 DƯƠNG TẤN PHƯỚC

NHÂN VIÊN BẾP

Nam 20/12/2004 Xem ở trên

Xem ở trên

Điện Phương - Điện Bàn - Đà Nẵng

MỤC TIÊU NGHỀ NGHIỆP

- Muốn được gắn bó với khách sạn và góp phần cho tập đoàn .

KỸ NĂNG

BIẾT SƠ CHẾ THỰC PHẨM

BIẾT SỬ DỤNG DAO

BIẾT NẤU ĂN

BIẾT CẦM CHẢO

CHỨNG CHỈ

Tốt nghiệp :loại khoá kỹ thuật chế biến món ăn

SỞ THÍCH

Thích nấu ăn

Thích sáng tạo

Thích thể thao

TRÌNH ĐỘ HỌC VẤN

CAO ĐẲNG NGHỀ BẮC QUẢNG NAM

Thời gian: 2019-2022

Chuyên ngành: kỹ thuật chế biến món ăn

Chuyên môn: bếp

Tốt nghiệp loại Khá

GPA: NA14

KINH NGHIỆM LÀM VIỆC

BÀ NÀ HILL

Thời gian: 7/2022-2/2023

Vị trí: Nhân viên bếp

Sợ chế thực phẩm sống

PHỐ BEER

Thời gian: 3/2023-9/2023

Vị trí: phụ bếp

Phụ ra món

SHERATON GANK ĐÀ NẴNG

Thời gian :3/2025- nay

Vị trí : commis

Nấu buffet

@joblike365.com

= = = = = = =

* [EXERCISE OBJECTIVE]
Give the records above again, word for word.

* [OUTPUT BELOW]
 DƯƠNG TẤN PHƯỚC

NHÂN VIÊN BẾP

Nam 20/12/2004 Xem ở trên

Xem ở trên

Điện Phương - Điện Bàn - Đà Nẵng

MỤC TIÊU NGHỀ NGHIỆP

- Muốn được gắn bó với khách sạn và góp phần cho tập đoàn .

KỸ NĂNG

BIẾT SƠ CHẾ THỰC PHẨM

BIẾT SỬ DỤNG DAO

BIẾT NẤU ĂN

BIẾT CẦM CHẢO

CHỨNG CHỈ

Tốt nghiệp :loại khoá kỹ thuật chế biến món ăn

SỞ THÍCH

Thích nấu ăn

Thích sáng tạo

Thích thể thao

TRÌNH ĐỘ HỌC VẤN

CAO ĐẲNG NGHỀ BẮC QUẢNG NAM

Thời gian: 2019-2022

Chuyên ngành: kỹ thuật chế biến món ăn

Chuyên môn: bếp

Tốt nghiệp loại Khá

GPA: NA14

KINH NGHIỆM LÀM VIỆC

BÀ NÀ HILL

Thời gian: 7/2022-2/2023

Vị trí: Nhân viên bếp

Sợ chế thực phẩm sống

PHỐ BEER

Thời gian: 3/2023-9/2023

Vị trí: phụ bếp

Phụ ra món

SHERATON GANK ĐÀ NẴNG

Thời gian :3/2025- nay

Vị trí : commis

Nấu buffet

@joblike365.com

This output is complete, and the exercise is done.